++++ EXCERPT

With reference to FIGS. 1 to 5, the LCD according to the exemplary embodiment of the present invention includes a TFT array panel 100 and a common electrode panel 200 that face each other, and a liquid crystal layer 3 interposed between the two display panels 100 and 200.

First, the TFT array panel 100 will be described as follows.

With reference to FIGS. 1, 3, 4, and 5, a plurality of gate lines 121 and a plurality of storage electrode lines 131 are formed on an insulation substrate 1made of transparent glass or plastic.

The gate lines 121 transfer gate signals and extend mainly in a horizontal direction.

The gate lines 121 include a plurality of gate electrodes 124 that are protruded upward and a large end portion 129 for a connection with a different layer or an external driving circuit. A gate driving circuit (not shown) for generating gate signals can be mounted on a flexible printed circuit film (not shown) attached on the insulation substrate 110, directly mounted on the insulation substrate 110, or integrated with the insulation substrate 110. When the gate driving circuit is integrated with the insulation substrate 110, the gate lines 121 can be elongated to be directly connected thereto.

++++++++

Quote the passage on the LCD panel from "With reference to FIGS. 1 to" up to and including "glass or plastic.".

++++ SUPPLIED RECORDS

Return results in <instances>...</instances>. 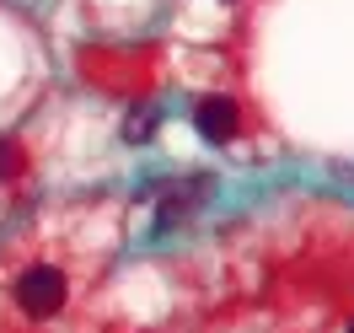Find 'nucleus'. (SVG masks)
<instances>
[{
  "label": "nucleus",
  "mask_w": 354,
  "mask_h": 333,
  "mask_svg": "<svg viewBox=\"0 0 354 333\" xmlns=\"http://www.w3.org/2000/svg\"><path fill=\"white\" fill-rule=\"evenodd\" d=\"M194 124H199V134L209 145H225V140L236 134V124H242V113H236L231 97H204L199 108H194Z\"/></svg>",
  "instance_id": "obj_2"
},
{
  "label": "nucleus",
  "mask_w": 354,
  "mask_h": 333,
  "mask_svg": "<svg viewBox=\"0 0 354 333\" xmlns=\"http://www.w3.org/2000/svg\"><path fill=\"white\" fill-rule=\"evenodd\" d=\"M151 113H134V124H129V140H151Z\"/></svg>",
  "instance_id": "obj_4"
},
{
  "label": "nucleus",
  "mask_w": 354,
  "mask_h": 333,
  "mask_svg": "<svg viewBox=\"0 0 354 333\" xmlns=\"http://www.w3.org/2000/svg\"><path fill=\"white\" fill-rule=\"evenodd\" d=\"M65 296H70V280L54 264H32L22 280H17V307H22L27 317H54V312L65 307Z\"/></svg>",
  "instance_id": "obj_1"
},
{
  "label": "nucleus",
  "mask_w": 354,
  "mask_h": 333,
  "mask_svg": "<svg viewBox=\"0 0 354 333\" xmlns=\"http://www.w3.org/2000/svg\"><path fill=\"white\" fill-rule=\"evenodd\" d=\"M349 333H354V328H349Z\"/></svg>",
  "instance_id": "obj_5"
},
{
  "label": "nucleus",
  "mask_w": 354,
  "mask_h": 333,
  "mask_svg": "<svg viewBox=\"0 0 354 333\" xmlns=\"http://www.w3.org/2000/svg\"><path fill=\"white\" fill-rule=\"evenodd\" d=\"M22 167V145L17 140H0V172H17Z\"/></svg>",
  "instance_id": "obj_3"
}]
</instances>
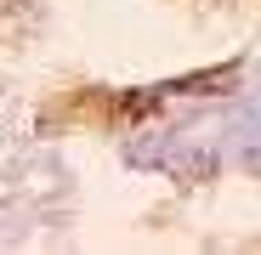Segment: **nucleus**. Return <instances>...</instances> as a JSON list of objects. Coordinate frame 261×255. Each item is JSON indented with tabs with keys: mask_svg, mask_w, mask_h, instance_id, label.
Returning <instances> with one entry per match:
<instances>
[]
</instances>
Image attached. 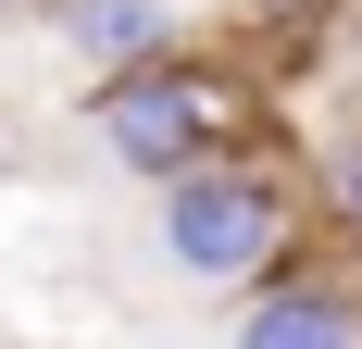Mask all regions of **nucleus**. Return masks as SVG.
<instances>
[{
    "label": "nucleus",
    "mask_w": 362,
    "mask_h": 349,
    "mask_svg": "<svg viewBox=\"0 0 362 349\" xmlns=\"http://www.w3.org/2000/svg\"><path fill=\"white\" fill-rule=\"evenodd\" d=\"M275 237H288V200H275L262 162H213V150L175 162V187H163V249H175L187 275H262Z\"/></svg>",
    "instance_id": "obj_1"
},
{
    "label": "nucleus",
    "mask_w": 362,
    "mask_h": 349,
    "mask_svg": "<svg viewBox=\"0 0 362 349\" xmlns=\"http://www.w3.org/2000/svg\"><path fill=\"white\" fill-rule=\"evenodd\" d=\"M100 138H112L125 174H175V162H200V150L225 138V100L200 75H163L138 50V63H100Z\"/></svg>",
    "instance_id": "obj_2"
},
{
    "label": "nucleus",
    "mask_w": 362,
    "mask_h": 349,
    "mask_svg": "<svg viewBox=\"0 0 362 349\" xmlns=\"http://www.w3.org/2000/svg\"><path fill=\"white\" fill-rule=\"evenodd\" d=\"M238 337H275V349H350L362 337V300L350 287H250V300H238Z\"/></svg>",
    "instance_id": "obj_3"
},
{
    "label": "nucleus",
    "mask_w": 362,
    "mask_h": 349,
    "mask_svg": "<svg viewBox=\"0 0 362 349\" xmlns=\"http://www.w3.org/2000/svg\"><path fill=\"white\" fill-rule=\"evenodd\" d=\"M63 37L88 63H138V50H163V0H63Z\"/></svg>",
    "instance_id": "obj_4"
},
{
    "label": "nucleus",
    "mask_w": 362,
    "mask_h": 349,
    "mask_svg": "<svg viewBox=\"0 0 362 349\" xmlns=\"http://www.w3.org/2000/svg\"><path fill=\"white\" fill-rule=\"evenodd\" d=\"M337 212L362 225V150H337Z\"/></svg>",
    "instance_id": "obj_5"
}]
</instances>
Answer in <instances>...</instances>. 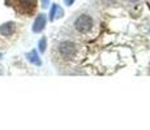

++++++++

▸ RESPONSE TO THE EXERCISE
With reference to FIGS. 1 to 5, the LCD according to the exemplary embodiment of the present invention includes a TFT array panel 100 and a common electrode panel 200 that face each other, and a liquid crystal layer 3 interposed between the two display panels 100 and 200.

First, the TFT array panel 100 will be described as follows.

With reference to FIGS. 1, 3, 4, and 5, a plurality of gate lines 121 and a plurality of storage electrode lines 131 are formed on an insulation substrate 1made of transparent glass or plastic.